[Info-vax] OpenVMS async I/O, fast vs. slow
Arne Vajhøj
arne at vajhoej.dk
Sat Nov 4 17:44:24 EDT 2023
On 11/4/2023 7:11 AM, Johnny Billquist wrote:
> On 2023-11-03 15:08, Arne Vajhøj wrote:
>> On 11/2/2023 9:02 PM, Jake Hamby (Solid State Jake) wrote:
>>> I've become a little obsessed with the question of how well OpenVMS
>>> performs relative to Linux inside a VM, under different conditions.
>>> My current obsession is the libuv library which provides a popular
>>> async I/O abstraction layer implemented for all the different flavors
>>> of UNIX that have async I/O, as well as for Windows. What might a VMS
>>> version look like? How many cores could it scale up to without too
>>> much synchronization overhead?
>>>
>>> Alternatively, for existing VMS apps, how might they be sped up on
>>> non-VAX hardware? Based on the mailbox copy driver loop in the VMS
>>> port of Perl that I spent some time piecing together, I've noticed a
>>> few patterns that can't possibly perform well on any hardware newer
>>> than Alpha, and maybe not on Alpha either.
>>
>> The normal assumption regarding speed of disk IO would be that:
>>
>> RMS record IO ($GET and $PUT) < RMS block IO ($READ and $WRITE) <
>> $QIO(W) < $IO_PERFORM(W) < memory mapped file
>>
>> (note that assumption and fact are spelled differently)
>
> I'm not sure I have ever understood why people think memory mapped files
> would be faster than a QIO under VMS.
Very few layers.
Large degree of freedom to the OS about how to read.
> With memory mapped I/O, what you essentially get is that I/O transfers
> go directly from/to disk to user memory with a single operation.

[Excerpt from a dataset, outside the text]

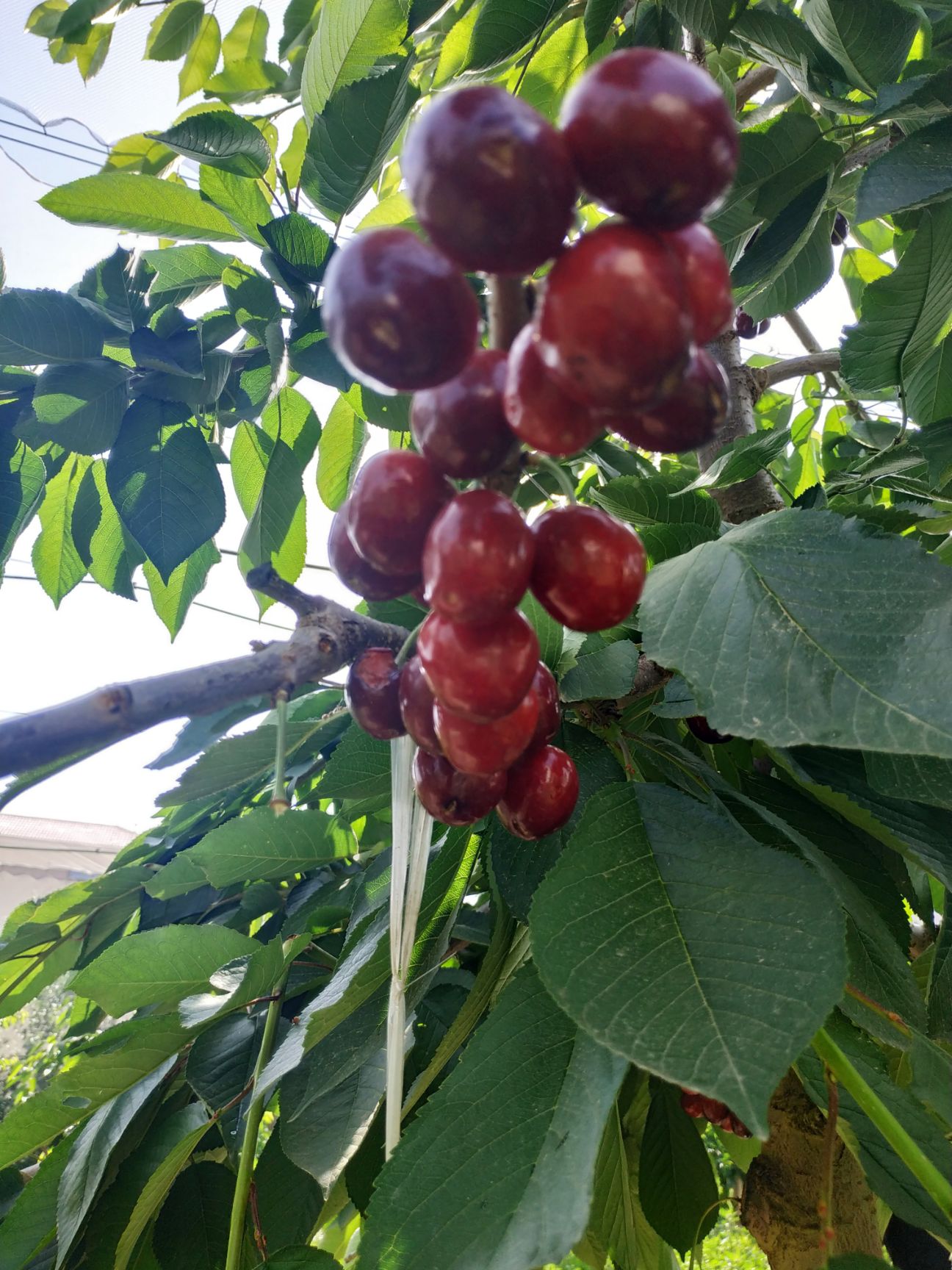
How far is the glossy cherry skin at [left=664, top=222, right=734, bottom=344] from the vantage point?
24cm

There
> are no intermediate buffers, no additional copying. Which is what you
> pretty much always have otherwise on Unix systems.
>
> However, a QIO under VMS is already a direct communication between the
> physical memory and the device with no intermediate buffers, additional
> copying or whatever, unless I'm confused (and VMS changed compared to
> RSX here...).
XFC?
> So how would memory mapped I/O be any faster? You basically cannot be
> any faster than one DMA transfer. In fact, with memory mapped I/O, you
> might be also hitting the page fault handling, and a reading in of a
> full page, which might be more than you needed, causing some overhead as
> well.
Fewer layers to go through. More freedom to read ahead.
> Also, what do $IO_PERFORM do, that could possibly make it faster than QIO?
$QIO(W) is original. $IO_PERFORM(W) was added much later.
$IO_PERFORM(W) is called fast path IO. The name and the fact
that it was added later hint at it being faster.
That name has always give me associations to a strategy of
doing lots of checks upfront and then skip layers
and checks when doing the actual reads/writes. But I
have no idea if that is actually what it does.